Requisitos da tarefa: No trecho sobre os discursos de Bolsonaro, do que ele diz que o povo começou a se libertar? Liste todos os itens.

Trecho do texto:
^^^^

Na segunda manifestação, na Praça dos Três Poderes, Bolsonaro dirigiu-se à massa de apoiadores que viajou até Brasília apenas para vê-lo. Repetiu mantras da campanha, frases de impacto e, para delírio do público, prometeu livrar o brasileiro do “socialismo e do politicamente correto”.
A seguir, confira trechos dos dois discursos e o que está por trás de cada um.
Me coloco diante de toda a nação neste dia como um dia em que o povo começou a se libertar do socialismo, se libertar da inversão de valores, do gigantismo estatal e do politicamente correto.
Ao fazer essa afirmação, avalia o cientista político Daniel de Mendonça, da Universidade Federal de Pelotas (UFPEL), Bolsonaro foi fiel ao discurso que marcou a campanha eleitoral – e aos seus seguidores. Para Fernando Schüler, do Insper, a frase foi dita com um objetivo claro de “reverberar nas mídias sociais”:
– O objetivo era provocar impacto, engajamento, algo muito caro a Bolsonaro. É evidente que o Brasil não é um país socialista, mas tem uma simbologia aí que é a seguinte: “Derrotamos a esquerda”. É uma retórica de mobilização.
Conseguimos montar um governo sem conchavos ou acertos políticos. Formamos um time de ministros técnicos e capazes para transformar nosso Brasil.
Ao que tudo indica, a montagem do ministério seguiu uma lógica diferente da que vinha sendo adotada até então.
– Não é um ministério de base partidária, nem para formar uma coalizão. É um ministério feito na base da convicção – analisa Fernando Schüler.
A questão, agora, é como será o desdobramento disso.
– A tendência é aumentar a pressão do Congresso. Não basta Bolsonaro dizer que a partir de agora tudo mudou, simplesmente porque ele quer. Ele tem ministros sem experiência na política, muitos militares e poucos cargos para distribuir entre os partidos. Ele também não pode continuar se relacionando apenas com as bancadas (temáticas). Pode ter dificuldades no futuro – projeta o cientista político Paulo Peres, da UFRGS.
Nossa bandeira jamais será vermelha.
A frase foi dita ao final do discurso no parlatório, com uma flâmula brasileira em mãos, e levou o público bolsonarista ao delírio. Vale lembrar que a vitória de Bolsonaro se explica, em grande parte, pelo avanço do antipetismo no Brasil. De certa forma, Bolsonaro é resultado da ojeriza ao PT, partido associado à cor vermelha.
– Foi um discurso feito sob medida para o eleitorado, por alguém que construiu a carreira em cima de frases de efeito – opina Daniel de Mendonça.
Não podemos deixar que ideologias nefastas venham a dividir os brasileiros. Ideologias que destroem valores e tradições, destroem famílias. Podemos, todos juntos, restabelecer padrões éticos e morais que transformarão nosso Brasil.
Bolsonaro acredita, na avaliação de Fernando Schüler, que a crise brasileira é produto de uma crise de valores. Ao reforçar esse discurso e conclamar as famílias para “restabelecer padrões éticos”, o presidente aposta em uma linguagem de grande alcance popular.

^^^^

Linhas fornecidas:
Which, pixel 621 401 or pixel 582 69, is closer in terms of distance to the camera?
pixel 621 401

^^^^

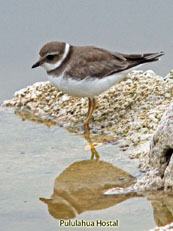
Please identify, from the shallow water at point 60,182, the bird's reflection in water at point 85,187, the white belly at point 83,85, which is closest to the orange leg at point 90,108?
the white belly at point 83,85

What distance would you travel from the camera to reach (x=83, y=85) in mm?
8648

^^^^

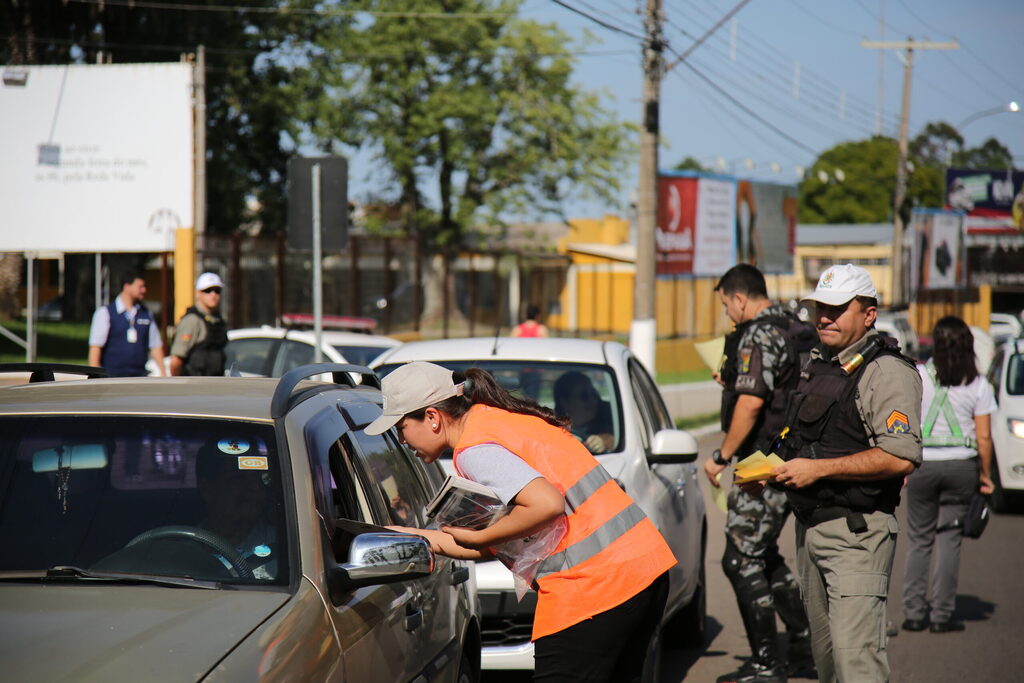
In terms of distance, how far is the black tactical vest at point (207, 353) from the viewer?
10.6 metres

^^^^

Resposta completa:
- socialismo
- inversão de valores
- gigantismo estatal
- politicamente correto